Dal bilancio consuntivo devono risultare i beni, i contributi e i lasciti ricevuti e le spese per capitoli e voci analitiche. E’ composto dal rendiconto economico e dalla situazione patrimoniale ed è costruito sulla base dei principi di trasparenza ed efficacia. Il rendiconto economico contiene le singole voci di spesa e di entrata relative al periodo di un anno.

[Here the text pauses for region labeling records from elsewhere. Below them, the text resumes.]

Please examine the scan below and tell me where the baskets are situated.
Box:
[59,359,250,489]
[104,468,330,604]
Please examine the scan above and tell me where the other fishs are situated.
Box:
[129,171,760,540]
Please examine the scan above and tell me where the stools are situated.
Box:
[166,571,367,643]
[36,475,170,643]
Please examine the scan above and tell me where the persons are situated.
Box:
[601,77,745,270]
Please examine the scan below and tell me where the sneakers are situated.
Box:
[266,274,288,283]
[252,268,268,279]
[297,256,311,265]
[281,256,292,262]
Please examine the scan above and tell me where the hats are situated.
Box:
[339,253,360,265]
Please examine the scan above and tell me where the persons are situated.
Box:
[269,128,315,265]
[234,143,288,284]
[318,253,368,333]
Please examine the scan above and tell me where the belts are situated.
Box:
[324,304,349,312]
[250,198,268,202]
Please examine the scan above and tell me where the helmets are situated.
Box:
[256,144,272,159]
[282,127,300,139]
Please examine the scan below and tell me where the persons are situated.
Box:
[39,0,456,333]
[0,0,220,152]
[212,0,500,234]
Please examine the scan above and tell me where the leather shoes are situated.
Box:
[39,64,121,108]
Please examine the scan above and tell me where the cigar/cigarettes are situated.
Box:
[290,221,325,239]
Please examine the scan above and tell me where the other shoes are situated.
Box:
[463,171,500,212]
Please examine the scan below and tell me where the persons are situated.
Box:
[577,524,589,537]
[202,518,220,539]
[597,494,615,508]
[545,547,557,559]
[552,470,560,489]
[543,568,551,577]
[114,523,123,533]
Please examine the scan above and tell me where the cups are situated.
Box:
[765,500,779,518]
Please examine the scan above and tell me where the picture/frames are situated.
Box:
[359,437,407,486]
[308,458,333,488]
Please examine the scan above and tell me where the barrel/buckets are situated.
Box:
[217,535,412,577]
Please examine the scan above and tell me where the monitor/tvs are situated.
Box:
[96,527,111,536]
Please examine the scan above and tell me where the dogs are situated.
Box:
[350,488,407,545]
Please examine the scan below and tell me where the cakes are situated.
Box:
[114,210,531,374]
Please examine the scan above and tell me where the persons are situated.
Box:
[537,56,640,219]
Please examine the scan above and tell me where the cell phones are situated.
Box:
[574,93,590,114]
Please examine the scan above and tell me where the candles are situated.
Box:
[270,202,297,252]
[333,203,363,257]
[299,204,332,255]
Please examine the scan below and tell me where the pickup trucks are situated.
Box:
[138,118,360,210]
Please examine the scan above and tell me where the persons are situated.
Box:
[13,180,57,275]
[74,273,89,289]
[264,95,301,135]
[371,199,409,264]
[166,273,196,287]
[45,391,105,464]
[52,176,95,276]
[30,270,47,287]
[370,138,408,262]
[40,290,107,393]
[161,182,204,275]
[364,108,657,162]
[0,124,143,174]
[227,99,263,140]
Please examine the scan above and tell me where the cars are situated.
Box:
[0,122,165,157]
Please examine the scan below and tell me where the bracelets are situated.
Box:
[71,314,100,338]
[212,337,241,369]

Il bilancio preventivo è lo strumento di programmazione economica e sociale dell’associazione.

ART. 18 - DURATA E SCIOGLIMENTO 


La durata dell'Organizzazione è a tempo indeterminato.

Lo scioglimento, la cessazione ovvero l’estinzione e quindi la liquidazione dell’Organizzazione è deliberato dall’Assemblea (secondo le modalità espresse all’Art. 9 del presente Statuto), la quale potrà provvedere alla nomina di uno o più liquidatori da scegliersi preferibilmente tra i soci o, in mancanza, secondo le disposizioni del codice civile.

In caso di scioglimento, cessazione ovvero estinzione dell’Organizzazione, i beni che residuano dopo l’esaurimento della liquidazione saranno devoluti ad altre organizzazioni di volontariato operanti in identico o analogo settore, secondo le indicazioni contenute nello statuto o negli accordi degli aderenti, o, in mancanza, secondo le disposizioni del codice civile”.

ART. 19 - DISPOSIZIONI FINALI 


Per tutto quanto non espressamente previsto dal presente Statuto, dai regolamenti interni, dalle disposizioni e dagli altri atti emessi dagli organi competenti, si fa riferimento al Codice civile e alle vigenti disposizioni in materia, in particolare alla legge n. 266 del 11 agosto 1991.